• Livre et écriture,

Voir la Grande Guerre, par Annette Becker

Publié le 13 octobre 2014 Mis à jour le 21 octobre 2014

Un nouveau regard sur la première guerre mondiale

Ce livre est un manifeste d’historienne. Pour dire la guerre mondiale, souvent totale, il prouve que d’autres ressources que celles de l’écrit sont nécessaires, d’où ce récit placé à hauteur d’œil, dans le regard des regards des années de guerre. Qu’ont perçu les combattants et les civils du monde entier des fronts militaires et des fronts domestiques ? Qu’ont fait passer de la tragédie globale et des tragédies singulières, dessinateurs, cinéastes, peintres, photographes, artisans d’objets de guerre ? Nous saisissons le conflit à travers les images, celles qui furent publiées ou exposées comme celles qui demeurèrent dans la sphère privée. Trois chapitres construits autour de la photographie et du cinéma, des caricatures et du camouflage militaire – paradoxalement né en partie autour des avant-gardes – réactivent souffrances, consentements, désespoirs, refus, courages.

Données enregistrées
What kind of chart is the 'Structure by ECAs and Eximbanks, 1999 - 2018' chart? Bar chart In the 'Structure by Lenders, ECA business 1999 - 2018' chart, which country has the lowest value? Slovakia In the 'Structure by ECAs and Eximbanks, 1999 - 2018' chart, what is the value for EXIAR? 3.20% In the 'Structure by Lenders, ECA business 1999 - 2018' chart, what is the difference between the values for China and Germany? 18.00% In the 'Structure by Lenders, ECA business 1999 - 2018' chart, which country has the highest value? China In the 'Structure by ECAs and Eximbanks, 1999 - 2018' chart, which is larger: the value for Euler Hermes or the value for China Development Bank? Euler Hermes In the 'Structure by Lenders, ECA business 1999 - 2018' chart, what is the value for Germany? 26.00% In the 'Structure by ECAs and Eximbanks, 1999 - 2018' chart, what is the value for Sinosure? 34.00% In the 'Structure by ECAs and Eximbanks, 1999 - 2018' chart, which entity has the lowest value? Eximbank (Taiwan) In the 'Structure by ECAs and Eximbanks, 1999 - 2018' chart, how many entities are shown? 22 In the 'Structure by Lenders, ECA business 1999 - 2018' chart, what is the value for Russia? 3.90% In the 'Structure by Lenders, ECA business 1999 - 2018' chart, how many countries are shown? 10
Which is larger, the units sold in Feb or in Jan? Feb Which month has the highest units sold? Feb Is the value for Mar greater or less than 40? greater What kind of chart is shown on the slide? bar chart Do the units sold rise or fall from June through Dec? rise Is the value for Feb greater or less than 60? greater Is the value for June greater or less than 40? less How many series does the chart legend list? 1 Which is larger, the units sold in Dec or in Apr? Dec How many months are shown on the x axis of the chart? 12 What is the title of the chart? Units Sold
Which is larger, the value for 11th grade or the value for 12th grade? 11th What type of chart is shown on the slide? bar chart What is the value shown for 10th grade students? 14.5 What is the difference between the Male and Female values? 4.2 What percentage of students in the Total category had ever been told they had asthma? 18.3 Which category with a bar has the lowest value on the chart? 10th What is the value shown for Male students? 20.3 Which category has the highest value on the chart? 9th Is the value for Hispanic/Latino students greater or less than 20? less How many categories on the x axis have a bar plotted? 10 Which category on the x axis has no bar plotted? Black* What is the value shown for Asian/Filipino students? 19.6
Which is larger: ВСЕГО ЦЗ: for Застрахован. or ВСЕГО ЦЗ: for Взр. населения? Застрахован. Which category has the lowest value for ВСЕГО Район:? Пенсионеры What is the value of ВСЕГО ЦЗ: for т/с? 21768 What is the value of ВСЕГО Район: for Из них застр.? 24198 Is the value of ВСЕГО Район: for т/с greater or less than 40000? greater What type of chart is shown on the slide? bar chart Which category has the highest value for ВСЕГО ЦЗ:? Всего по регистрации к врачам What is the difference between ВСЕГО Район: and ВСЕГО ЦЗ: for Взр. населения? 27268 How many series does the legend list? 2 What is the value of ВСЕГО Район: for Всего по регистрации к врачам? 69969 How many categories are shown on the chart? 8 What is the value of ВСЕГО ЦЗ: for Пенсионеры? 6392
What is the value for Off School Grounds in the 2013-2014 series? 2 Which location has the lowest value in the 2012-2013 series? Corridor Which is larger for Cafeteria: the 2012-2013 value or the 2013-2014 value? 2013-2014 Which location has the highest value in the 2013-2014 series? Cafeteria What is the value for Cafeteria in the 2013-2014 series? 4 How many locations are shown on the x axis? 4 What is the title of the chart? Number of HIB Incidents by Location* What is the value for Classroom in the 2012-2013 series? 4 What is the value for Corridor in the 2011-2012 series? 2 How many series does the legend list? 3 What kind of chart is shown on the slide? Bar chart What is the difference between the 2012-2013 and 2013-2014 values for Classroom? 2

CONSIGNE ▸
Recopiez le passage du texte sur la Grande Guerre en commençant par « Ce livre est » et en allant jusqu'à « désespoirs, refus, courages. ». Substituez-y « graveurs » à « peintres ».

CORRIGÉ ▸
Ce livre est un manifeste d’historienne. Pour dire la guerre mondiale, souvent totale, il prouve que d’autres ressources que celles de l’écrit sont nécessaires, d’où ce récit placé à hauteur d’œil, dans le regard des regards des années de guerre. Qu’ont perçu les combattants et les civils du monde entier des fronts militaires et des fronts domestiques ? Qu’ont fait passer de la tragédie globale et des tragédies singulières, dessinateurs, cinéastes, graveurs, photographes, artisans d’objets de guerre ? Nous saisissons le conflit à travers les images, celles qui furent publiées ou exposées comme celles qui demeurèrent dans la sphère privée. Trois chapitres construits autour de la photographie et du cinéma, des caricatures et du camouflage militaire – paradoxalement né en partie autour des avant-gardes – réactivent souffrances, consentements, désespoirs, refus, courages.